Pre-built binaries on Linux

wget https://gitlab.com/-/project/64961144/uploads/ea72ca007e9e4899e0c830e708f52939/graphembed_Linux_x86-64_v0.1.4.zip
unzip graphembed_Linux_x86-64_v0.1.4.zip
chmod a+x ./graphembed
./graphembed -h

Bioconda on Linux

conda install -c conda-forge -c bioconda graphembed

Homebrew on MacOS

brew tap jianshu93/graphembed
brew update
brew install graphembed

In Python (Please install python first)

pip install graphembed_rs

### or you can build from source (Linux) after installing maturin
git clone https://gitlab.com/Jianshu_Zhao/graphembed
cd graphembed
pip install maturin
### note: for macOS, you need to change the line "features = ["pyo3/extension-module", "intel-mkl-static", "simdeez_f"]" in pyporject.toml to "features = ["pyo3/extension-module","openblas-system","stdsimd"]"
maturin develop --release

#### Prepare some data
wget https://gitlab.com/-/project/64961144/uploads/4e341383d62d86d1dd66e668e91b2c07/BlogCatalog.txt
import os
os.environ["RUST_LOG"] = "graphembed=info"
import graphembed as ge
help(ge)
### HOPE
ge.embed_hope_rank("BlogCatalog.txt", target_rank=128, nbiter=4)

### Sketching
### sketching only
ge.embed_sketching("BlogCatalog.txt", decay=0.3, dim=128, nbiter=5, symetric=True, output="embedding_output")
### validate accuracy
auc_scores = ge.validate_sketching("BlogCatalog.txt",decay=0.3, dim=128, nbiter=3, nbpass=1, skip_frac=0.2,symetric=True, centric=True)
print("Standard AUC per pass:", auc_scores)

Methods

The embedding algorithms used in this crate are based on the following papers

  • nodesketch

NodeSketch : Highly-Efficient Graph Embeddings via Recursive Sketching KDD 2019. see nodesketch
D. Yang,P. Rosso,Bin-Li, P. Cudre-Mauroux.

It is based on multi hop neighbourhood identification via sensitive hashing based on the recent algorithm probminhash. See arxiv or ieee-2022.

The algorithm associates a probability distribution on neighbours of each point depending on edge weights and distance to the point. Then this distribution is hashed to build a (discrete) embedding vector consisting in nodes identifiers.
The distance between embedded vectors is the Jaccard distance so we get a real distance on the embedding space for the symetric embedding.

An extension of the paper is also implemented to get asymetric embedding for directed graph. The similarity is also based on the hash of sets (nodes going to or from) a given node but then the dissimilarity is no more a distance (no symetry and some discrepancy with the triangular inequality).

-- REQUEST --
Answer these questions using only the graphembed passage above.
1. Which pip command installs the Python package?
2. At which conference and in which year was the NodeSketch paper presented?
3. What distance is used between embedded vectors?

-- STORED DATA --
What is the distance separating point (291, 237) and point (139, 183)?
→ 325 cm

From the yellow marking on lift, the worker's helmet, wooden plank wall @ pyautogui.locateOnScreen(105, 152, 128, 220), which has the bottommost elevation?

-- WRITTEN ANSWER --
1. pip install graphembed_rs
2. KDD 2019
3. The Jaccard distance